The number of British groups failing to report who their controlling shareholders are has remained static despite moves to stop kleptocrats and scammers from washing their dirty money through UK-registered shell companies.
The new statistics from Global Witness, an anti-corruption campaign group, raise the stakes on the government’s biggest reform of Companies House, the UK’s official registry, since its creation 170 years ago.
Those proposals follow concerns that hundreds of billions of pounds of ill-gotten gains from around the world are laundered through London every year, as criminals take advantage of a system that gives them the imprimatur of a UK company but which does not undertake basic identity checks.

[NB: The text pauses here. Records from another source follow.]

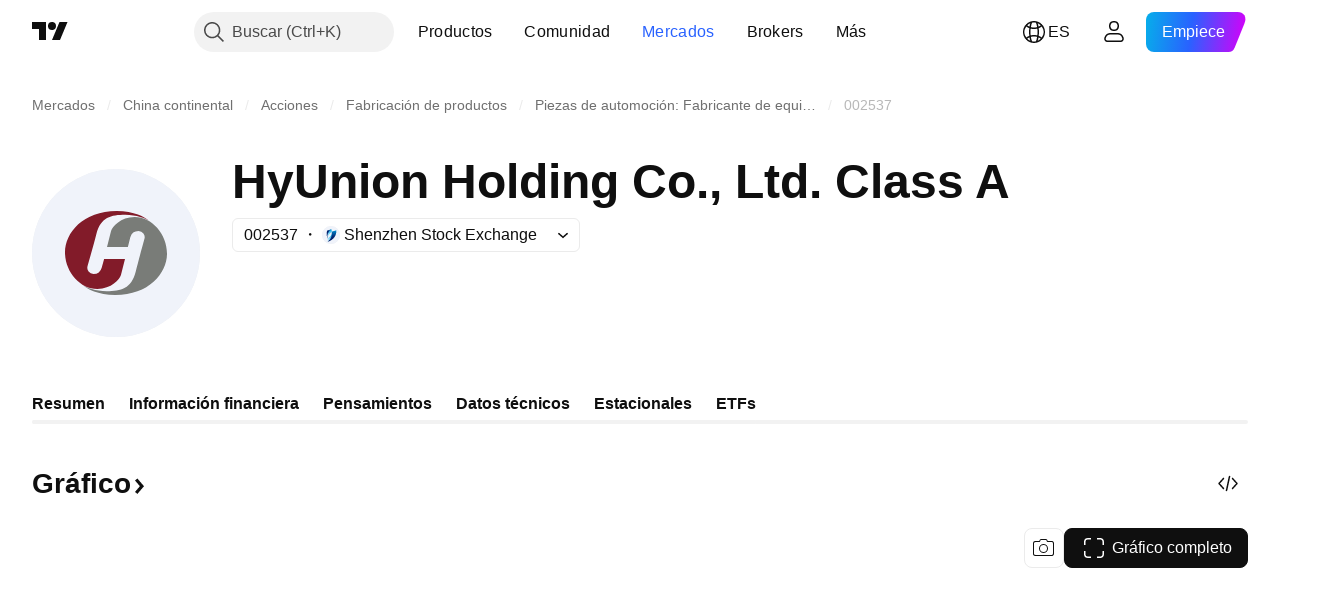

--- FILE ---
content_type: text/css; charset=utf-8
request_url: https://static.tradingview.com/static/bundles/98703.a2b02fc165a1c32d442e.css
body_size: -130
content:
.scalableIcon-bRryNLVu,.scalableIcon-bRryNLVu svg{display:block;height:100%;width:100%}

--- FILE ---
content_type: image/svg+xml
request_url: https://s3-symbol-logo.tradingview.com/hyunion-co--big.svg
body_size: 208
content:
<!-- by TradingView --><svg width="56" height="56" viewBox="0 0 56 56" xmlns="http://www.w3.org/2000/svg"><path fill="#F0F3FA" d="M0 0h56v56H0z"/><path d="M25 26h6.96l.81-3.25a2.86 2.86 0 0 1 2.74-2.1 2.07 2.07 0 0 1 1.97 2.64c-.86 3.13-2.07 7.57-2.92 10.96-1.43 5.67-4.9 6.48-9.64 6.48-3.79 0-6.79-1.28-7.82-1.91C18.24 39.88 21.98 42 27.77 42 38.95 42 45 34.71 45 28.23 45 21.75 40.04 16 34.22 16c-4.66 0-7.48 3.26-7.87 4.65L25 26Z" fill="#797C78"/><path d="M31 30h-6.96l-.81 2.9a2.86 2.86 0 0 1-2.74 2.1 2.07 2.07 0 0 1-1.97-2.63c.86-3.13 2.07-7.23 2.92-10.62 1.43-5.67 4.9-6.48 9.64-6.48 3.79 0 6.79 1.28 7.82 1.91C37.76 16.12 34.02 14 28.23 14 17.05 14 11 21.29 11 27.77 11 34.25 15.96 40 21.78 40c4.66 0 7.48-3.26 7.87-4.65L31 30Z" fill="#821B29"/></svg>

--- FILE ---
content_type: image/svg+xml
request_url: https://s3-symbol-logo.tradingview.com/huatai-securities-coltd.svg
body_size: 140
content:
<!-- by TradingView --><svg width="18" height="18" viewBox="0 0 18 18" xmlns="http://www.w3.org/2000/svg"><path fill="#F0F3FA" d="M0 0h18v18H0z"/><path d="M7.06 6.2a.26.26 0 0 1 0-.37l1.76-1.76A.26.26 0 0 1 8.94 4H5.4c-.5 0-.9.4-.9.9v3.61c0-.06.03-.13.07-.18l1.76-1.76c.1-.1.26-.1.36 0l1.76 1.76c.1.1.1.27 0 .37l-1.6 1.6V14h1.83V7.81L7.06 6.2ZM9.32 14h1.82v-3.7L9.55 8.7a.26.26 0 0 1 0-.37l1.76-1.76c.1-.1.26-.1.36 0l1.75 1.76c.1.1.1.27 0 .37l-1.64 1.64V14h.82c.5 0 .9-.4.9-.9V4.9c0-.5-.4-.9-.9-.9H9.06c.05.01.09.03.12.07l1.76 1.76c.1.1.1.26 0 .36L9.32 7.81V14Zm-3.1 0v-3.66L4.56 8.7a.26.26 0 0 1-.07-.18v4.58c0 .5.4.9.9.9h.81Z" fill="#E61801"/></svg>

The Department of Business, Energy and Industrial Strategy said on Sunday it wanted Companies House to have more powers to check information and the identities of people setting up businesses, as well as the individuals who control them. It also plans to boost staff, digital capabilities and other resources after previous attempts to tighten the rules failed because of a lack of policing.
Areas affected by weak enforcement include registering “persons of significant control”, or PSCs, according to Global Witness. The idea was introduced in 2013 by David Cameron, the then prime minister, who pledged to attack the “small minority” of companies that had “hidden their business dealings behind a complicated web of shell companies”.
Rules came into force in 2016 requiring companies to name their controlling shareholders but compliance has been lax.
Global Witness found the absolute number of companies reporting that they had no controlling shareholder had increased to 336,224 in 2019 from 335,010 last year, although as a proportion of the more than 4m entities registered at Companies House this represents 7.9 per cent, compared with 8.1 per cent last year.
“Our new analysis shows that serious loopholes and weaknesses remain in the way the current regime is enforced,” the campaign group said. “No substantial changes have been observed in the rates of non-compliance since we first measured them a year ago.”
The organisation wants Companies House to require proof of identity to ensure controlling shareholders actually exist. PSCs should also submit proof of their majority stake, such as a copy of the company’s confirmation statement or voting rights, Global Witness argues.
According to the business department, 66 directors and 79 companies have been convicted for failing to comply with the PSC requirements, and 227 criminal proceedings have been launched against companies.
A department spokesman said: “The UK is the first country in the G20 to bring in a publicly available People with Significant Control register from June 2016 — as a key part of our commitment to transparency — and over 99 per cent of active companies have complied with their filing requirements.
“This excludes companies in the process of liquidation or receivership, or in the course of dissolution. Companies House continues to crack down on any misuse of the register and contacts firms where the register does not contain a name.”